“Grecia no debería asumir que Europa ha cambiado al punto
que la zona Euro endorse sin limitaciones la agenda completa de Mrs. Tsipras”
(Presidente de la Comisión Europea, Jean-Claude Juncker).
“Queremos dejar claro la dirección en que no negociaremos. No
negociaremos nuestra soberanía nacional” (Alexis Tsipras, Primer Ministro
Griego).
El primero es claro: no es posible modificar las cosas como
las pretende Grecia, porque significaría cambiar la estructura económica de la
Unión Europea, o sea comenzar todo desde cero. Habla en clave económica.
El segundo también lo es: Si no se efectúa un cambio como se
pide, Grecia estallará. Habla en clave política.
El drama es que ambos tienen razón.
¿Puede la Unión Europea acceder a las nuevas reducciones de
deuda requeridas por Grecia?
Económicamente, tal vez sí.
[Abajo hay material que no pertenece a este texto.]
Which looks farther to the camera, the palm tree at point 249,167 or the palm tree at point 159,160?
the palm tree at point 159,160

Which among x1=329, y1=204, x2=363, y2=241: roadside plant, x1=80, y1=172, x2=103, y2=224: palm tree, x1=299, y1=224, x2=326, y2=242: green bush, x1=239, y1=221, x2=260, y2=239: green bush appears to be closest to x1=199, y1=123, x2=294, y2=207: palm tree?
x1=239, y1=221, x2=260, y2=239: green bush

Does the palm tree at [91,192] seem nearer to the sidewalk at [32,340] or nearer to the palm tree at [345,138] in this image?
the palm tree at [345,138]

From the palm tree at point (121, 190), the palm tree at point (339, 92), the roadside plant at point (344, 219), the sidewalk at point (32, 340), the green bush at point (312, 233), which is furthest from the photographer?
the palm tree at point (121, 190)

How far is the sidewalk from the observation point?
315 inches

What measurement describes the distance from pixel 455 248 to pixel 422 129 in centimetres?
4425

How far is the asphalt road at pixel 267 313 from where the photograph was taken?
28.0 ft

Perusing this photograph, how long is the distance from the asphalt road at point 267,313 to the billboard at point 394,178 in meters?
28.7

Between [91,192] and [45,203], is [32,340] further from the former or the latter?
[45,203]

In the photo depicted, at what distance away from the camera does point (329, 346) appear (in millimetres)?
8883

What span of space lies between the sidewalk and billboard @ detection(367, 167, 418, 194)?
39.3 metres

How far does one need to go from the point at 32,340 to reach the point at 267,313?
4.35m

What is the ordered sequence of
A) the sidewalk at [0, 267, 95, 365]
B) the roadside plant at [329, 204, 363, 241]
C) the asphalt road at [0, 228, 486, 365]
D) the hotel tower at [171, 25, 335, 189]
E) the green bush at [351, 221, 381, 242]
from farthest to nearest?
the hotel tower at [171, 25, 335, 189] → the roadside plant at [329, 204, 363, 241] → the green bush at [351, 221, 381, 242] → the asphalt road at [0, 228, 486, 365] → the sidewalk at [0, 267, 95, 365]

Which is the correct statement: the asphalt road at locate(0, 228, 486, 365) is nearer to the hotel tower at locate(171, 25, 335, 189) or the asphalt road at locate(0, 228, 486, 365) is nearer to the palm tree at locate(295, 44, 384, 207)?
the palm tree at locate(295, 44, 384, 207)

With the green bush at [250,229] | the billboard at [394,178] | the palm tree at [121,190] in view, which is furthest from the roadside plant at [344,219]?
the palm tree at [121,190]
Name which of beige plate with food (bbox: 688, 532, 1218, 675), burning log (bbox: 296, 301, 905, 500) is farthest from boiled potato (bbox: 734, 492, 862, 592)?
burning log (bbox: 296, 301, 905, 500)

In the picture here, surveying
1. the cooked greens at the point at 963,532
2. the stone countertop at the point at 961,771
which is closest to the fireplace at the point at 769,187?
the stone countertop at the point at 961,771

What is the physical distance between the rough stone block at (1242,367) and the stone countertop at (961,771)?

Los números griegos
son gigantes para su escala, pero mínimos en relación a los números europeos.
Grecia vs. la Unión Europea, en términos económicos, es –salvando las
distancias- como Formosa frente a la Nación Argentina. No alcanza al 1 %.
Sin embargo, su consecuencia no es económica sino política.
Si se abriera esa “ventana”, el antecedente podría derrumbar todo el sistema. El
desequilibrio griego no es una excepción sino que se da en varios países con
economías más grandes: España, Portugal, Italia.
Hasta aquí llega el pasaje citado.